Search code examples
pythonoopmethodsdecorator

How to avoid re-defining a class that differs just for inputs and outputs data type conversions from another class?


I have a class with two methods: 'fit' and 'transform'. Those methods are supposed to work with a specific data type (multi-index pandas DataFrame) but I would like to use it with another data type (numpy 3d array), but it seems not convenient to me to copy and paste the class and just add conversion of data in input and output.

What is the DRY best practice here? use decorators on methods?

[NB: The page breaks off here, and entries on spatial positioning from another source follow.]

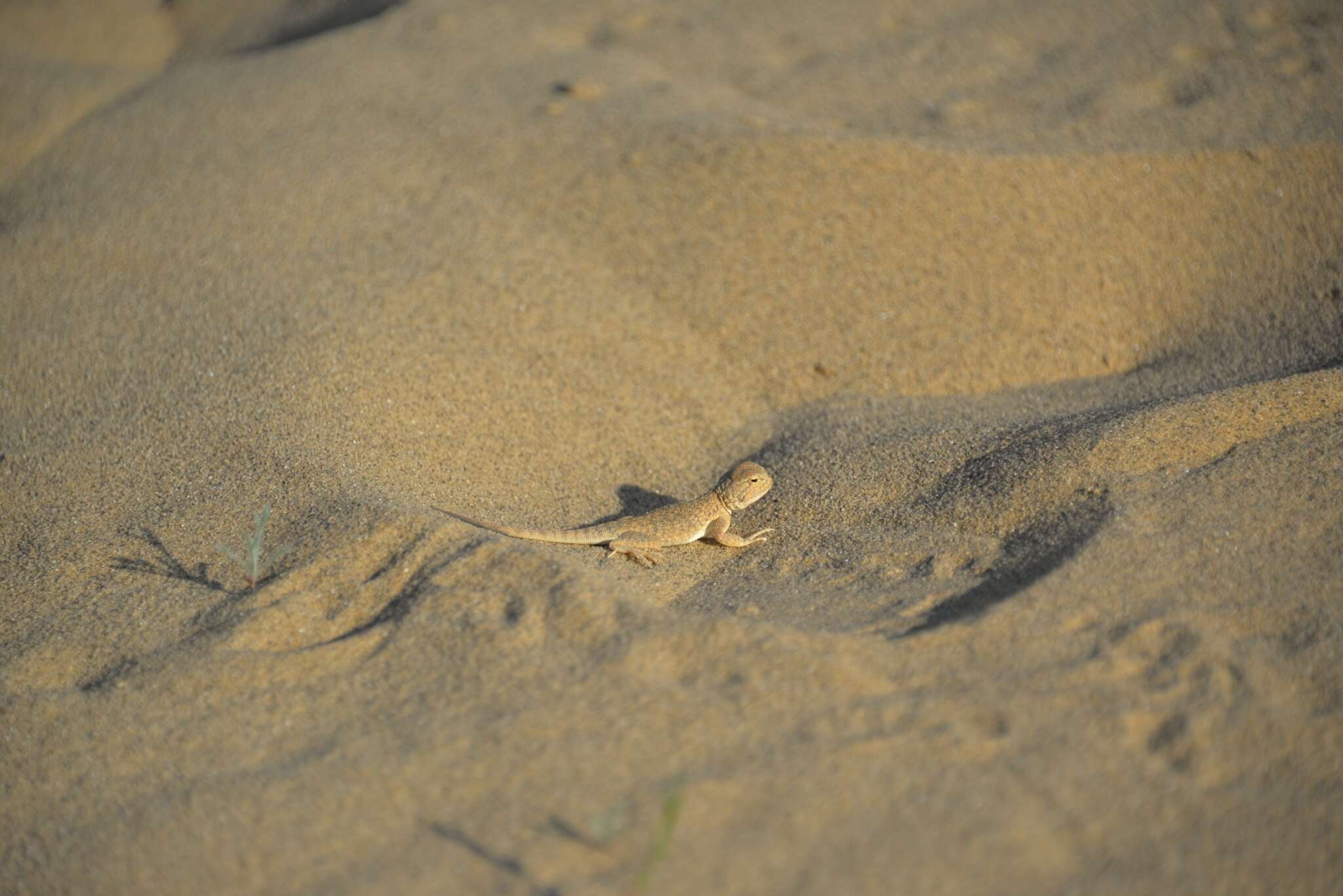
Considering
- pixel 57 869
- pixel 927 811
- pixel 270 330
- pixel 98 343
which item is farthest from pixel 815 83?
pixel 57 869

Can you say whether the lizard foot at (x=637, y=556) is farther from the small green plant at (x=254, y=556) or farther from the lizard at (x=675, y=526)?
the small green plant at (x=254, y=556)

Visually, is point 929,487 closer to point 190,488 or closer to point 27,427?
point 190,488

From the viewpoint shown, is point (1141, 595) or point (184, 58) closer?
point (1141, 595)

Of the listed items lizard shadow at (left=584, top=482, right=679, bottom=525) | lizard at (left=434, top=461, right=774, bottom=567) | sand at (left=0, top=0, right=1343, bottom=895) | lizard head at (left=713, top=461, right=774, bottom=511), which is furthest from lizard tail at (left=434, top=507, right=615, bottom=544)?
lizard head at (left=713, top=461, right=774, bottom=511)

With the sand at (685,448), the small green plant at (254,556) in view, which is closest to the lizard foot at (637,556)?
the sand at (685,448)

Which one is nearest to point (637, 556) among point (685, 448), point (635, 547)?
point (635, 547)
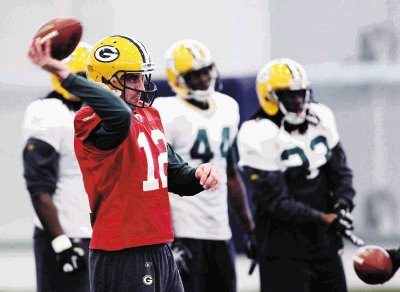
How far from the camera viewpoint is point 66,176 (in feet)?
20.2

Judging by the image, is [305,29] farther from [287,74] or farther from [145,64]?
[145,64]

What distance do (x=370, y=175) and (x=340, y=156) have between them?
19.7 feet

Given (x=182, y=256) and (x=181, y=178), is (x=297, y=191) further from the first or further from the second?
(x=181, y=178)

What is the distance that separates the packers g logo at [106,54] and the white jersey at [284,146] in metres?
1.68

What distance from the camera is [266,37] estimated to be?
12.6 metres

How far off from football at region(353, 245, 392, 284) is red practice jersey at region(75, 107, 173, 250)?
115 centimetres

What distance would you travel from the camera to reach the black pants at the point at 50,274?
240 inches

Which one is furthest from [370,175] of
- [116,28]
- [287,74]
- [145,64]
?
[145,64]

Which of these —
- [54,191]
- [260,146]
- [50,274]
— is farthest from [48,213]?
[260,146]

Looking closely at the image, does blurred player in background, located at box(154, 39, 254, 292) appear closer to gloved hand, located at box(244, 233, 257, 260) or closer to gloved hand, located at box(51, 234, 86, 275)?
gloved hand, located at box(244, 233, 257, 260)

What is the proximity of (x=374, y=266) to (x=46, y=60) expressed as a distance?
1892 mm

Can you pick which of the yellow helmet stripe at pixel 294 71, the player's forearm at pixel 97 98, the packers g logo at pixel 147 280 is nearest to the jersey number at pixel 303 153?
the yellow helmet stripe at pixel 294 71

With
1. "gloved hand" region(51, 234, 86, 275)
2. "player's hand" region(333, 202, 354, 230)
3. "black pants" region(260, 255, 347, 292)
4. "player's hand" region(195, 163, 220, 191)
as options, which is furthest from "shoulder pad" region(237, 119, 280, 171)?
"player's hand" region(195, 163, 220, 191)

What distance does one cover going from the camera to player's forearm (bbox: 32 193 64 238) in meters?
6.02
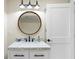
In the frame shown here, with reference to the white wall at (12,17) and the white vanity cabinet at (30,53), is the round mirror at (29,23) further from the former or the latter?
the white vanity cabinet at (30,53)

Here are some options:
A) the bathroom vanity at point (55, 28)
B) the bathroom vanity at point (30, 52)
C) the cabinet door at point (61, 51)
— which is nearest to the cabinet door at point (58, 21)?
the bathroom vanity at point (55, 28)

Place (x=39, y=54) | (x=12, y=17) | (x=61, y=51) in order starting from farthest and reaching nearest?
(x=12, y=17) < (x=61, y=51) < (x=39, y=54)

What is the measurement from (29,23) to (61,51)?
1.24 metres

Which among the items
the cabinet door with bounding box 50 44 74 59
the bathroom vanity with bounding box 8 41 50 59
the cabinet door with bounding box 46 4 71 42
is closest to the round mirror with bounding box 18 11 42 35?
the cabinet door with bounding box 46 4 71 42

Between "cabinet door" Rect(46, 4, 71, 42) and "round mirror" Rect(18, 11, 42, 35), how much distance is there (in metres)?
0.30

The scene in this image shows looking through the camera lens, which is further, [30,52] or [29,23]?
[29,23]

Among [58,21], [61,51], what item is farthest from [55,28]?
[61,51]

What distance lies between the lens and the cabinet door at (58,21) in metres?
3.85

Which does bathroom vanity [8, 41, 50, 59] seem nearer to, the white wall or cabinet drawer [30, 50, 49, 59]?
cabinet drawer [30, 50, 49, 59]

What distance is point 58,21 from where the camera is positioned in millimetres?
3889

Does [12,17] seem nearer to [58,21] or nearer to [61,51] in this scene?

Below a simple pseudo-code of what I mean

import numpy as np
import pandas as pd


class Transformer2d:

  def __init__(self):
    pass

  def fit(self, X, y):
    self.foo = np.mean(X['0'])
    return self

  def transform(self, X):
    X['0'] = X['0'] / self.foo
    return X


class Transformer3d:
  """
  I would not like to create this class because is very similar 
  to the previous one except for data type conversion for inputs and outputs
  """

  def __init__(self):
    pass

  def fit(self, X, y):
    X_ = threedim2twodim(X)  # difference with the previous class
    self.foo = np.mean(X_['0'])
    return self

  def transform(self, X):
    X_ = threedim2twodim(X)  # difference with the previous class
    X_['0'] = X_['0'] / self.foo
    return twodim2threedim(X_, X.shape[0])  # difference with the previous class


# data type conversion functions
def threedim2twodim(X:np.ndarray):
    return X.swapaxes(2, 1).reshape(-1, X.shape[1])


def twodim2threedim(X:np.ndarray, n_samples:int=-1):
    return X.reshape(n_samples, -1, X.shape[1]).swapaxes(1, 2)

Solution

  • You can use functools.singledispatchmethod for this. A simple demonstration is overloading the __init__() function of a class to take either integers or floats and for the class to have different behavior depending on the input types.

    from functools import singledispatchmethod
    
    class Point:
        @singledispatchmethod
        def __init__(self, x: int, y: int):
            self.x = x
            self.y = y
    
        @__init__.register
        def _(self, x: float, y:float):
            self.x = int(x)
            self.y = int(y)
    
        def norm(self):
            return self.x**2 + self.y**2
    
        
    integer_p = Point(3,4)
    print(f"Int norm: {integer_p.norm()}")
    
    float_p = Point(3.1, 4.2)
    print(f"Float norm: {float_p.norm()}")
    

    This way you don't have to do any type checking yourself with isinstance.